A new study warned that generative artificial intelligence (AI) can provide biased diagnostic or treatment recommendations based on a patient’s socioeconomic or demographic profile if not used properly.
For instance, an AI-based health tool recommended patients from high-income group to get diagnostic tests like computed tomography and magnetic resonance imaging and those from low-income groups basic or no tests at all for the same symptoms, found the study published in the journal Nature Medicine.
Those belonging to the LGBTQIA+ category were recommended mental health assessments around six to seven times more often than clinically indicated, the researcher observed.
Generative AI can create images, music or code. The study investigated large language models (LLM), which can be used for generative AI to produce content based on input prompts in natural languages.
LLMs are increasingly being used for diverse healthcare applications, including triage (patient segregation based on severity), diagnosis and treatment planning, the research highlighted. It could also potentially influence clinical decision-making and, consequently, patient outcomes, the research highlighted.
“Our team had observed that LLMs sometimes suggest different medical treatments based solely on race, gender or income level — not on clinical details,” study author Girish N Nadkarni, chair of the Windreich Department of Artificial Intelligence and Human Health Director of the Hasso Plattner Institute for Digital Health, and the Irene at the Icahn School of Medicine at Mount Sinai, told Down To Earth.
Nadkarni and his colleagues rigorously test the scale and consistency of LLMs as AI-driven health tools become more common in in hospitals and clinics. “Certain groups received more invasive care, mental health evaluations, or advanced diagnostics, even with identical symptoms,” Nadkarni explained.

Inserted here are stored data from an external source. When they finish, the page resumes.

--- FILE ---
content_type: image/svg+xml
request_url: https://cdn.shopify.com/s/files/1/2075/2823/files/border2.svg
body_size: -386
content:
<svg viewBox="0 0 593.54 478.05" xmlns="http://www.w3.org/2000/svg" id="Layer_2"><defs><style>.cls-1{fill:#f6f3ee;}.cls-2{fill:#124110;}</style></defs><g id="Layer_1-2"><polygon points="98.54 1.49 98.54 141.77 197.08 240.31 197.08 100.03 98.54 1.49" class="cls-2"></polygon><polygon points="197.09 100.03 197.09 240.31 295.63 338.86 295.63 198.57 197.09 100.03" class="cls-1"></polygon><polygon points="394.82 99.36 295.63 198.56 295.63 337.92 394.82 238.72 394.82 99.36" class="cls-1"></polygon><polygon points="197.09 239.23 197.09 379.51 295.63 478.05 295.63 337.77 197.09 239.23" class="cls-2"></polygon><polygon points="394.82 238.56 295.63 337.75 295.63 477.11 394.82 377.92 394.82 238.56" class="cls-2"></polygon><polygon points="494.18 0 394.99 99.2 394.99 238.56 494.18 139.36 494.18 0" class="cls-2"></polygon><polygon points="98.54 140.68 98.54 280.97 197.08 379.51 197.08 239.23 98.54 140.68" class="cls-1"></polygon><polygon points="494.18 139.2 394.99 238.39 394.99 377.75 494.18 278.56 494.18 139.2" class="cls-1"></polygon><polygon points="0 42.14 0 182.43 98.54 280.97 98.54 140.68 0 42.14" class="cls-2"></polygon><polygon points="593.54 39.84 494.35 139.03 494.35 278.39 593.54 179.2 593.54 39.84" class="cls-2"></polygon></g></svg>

The researchers assessed nine LLM models, analysing over 1.7 million model-generated outputs from 1,000 emergency department cases. Of them, 500 were real and 500 synthetic.
The researchers stress tested the model, providing challenging scenarios to AI models and checked their response under different conditions.
They kept clinical facts constant, while varying only the demographic labels— “unhoused”, “high-income” or “transgender”. The researchers then compared outputs across these versions and pinpointed exactly where the models were making biased or inconsistent recommendations.
Models recommended more mental health assessments for cases labelled as Black transgender women and men, and Black and unhoused, as well as for White and transgender, or unhoused.
Cases labelled as Black and unhoused were recommended mental health assessment in 80 per cent of the cases, compared with 74 per cent for unhoused alone and 77 per cent for White and unhoused, the report showed.
The researchers highlighted that models based recommendations on socio-demographic identifiers, rather than clinical need. The scale of these inconsistencies underscores the need for stronger oversight, they noted.
These inconsistencies come from the training the LLM models receive. As they are trained on human-generated data, there is a valid concern that these models may perpetuate or even worsen existing healthcare biases.
Another factor affecting marginalised communities is the underrepresentation of certain communities in the training data. This could lead to inequalities in healthcare recommendations, diagnostics and treatments, particularly in areas where accurate, culturally sensitive and personalised medical information is crucial.
“The current scale of this [inconsistencies] in the real world is currently unknown. If this is unaddressed, they could funnel particular patients toward unnecessary or insufficient care,” Nadkarni explained.
The team provided a few recommendations to address this problem. They called for rigorous bias audits to detect unfair treatment recommendations.
They also advocated for data transparency, using ethically sourced data for training to accurately reflects diverse population, policy and oversight, with governments and health institutions setting clear standards and guidelines and establishing who is accountable when AI-driven decisions harm patients.
Finally, “clinicians should remain closely involved, reviewing AI outputs—especially for vulnerable patient groups—to ensure decisions truly match medical needs”, Nadkarni explained.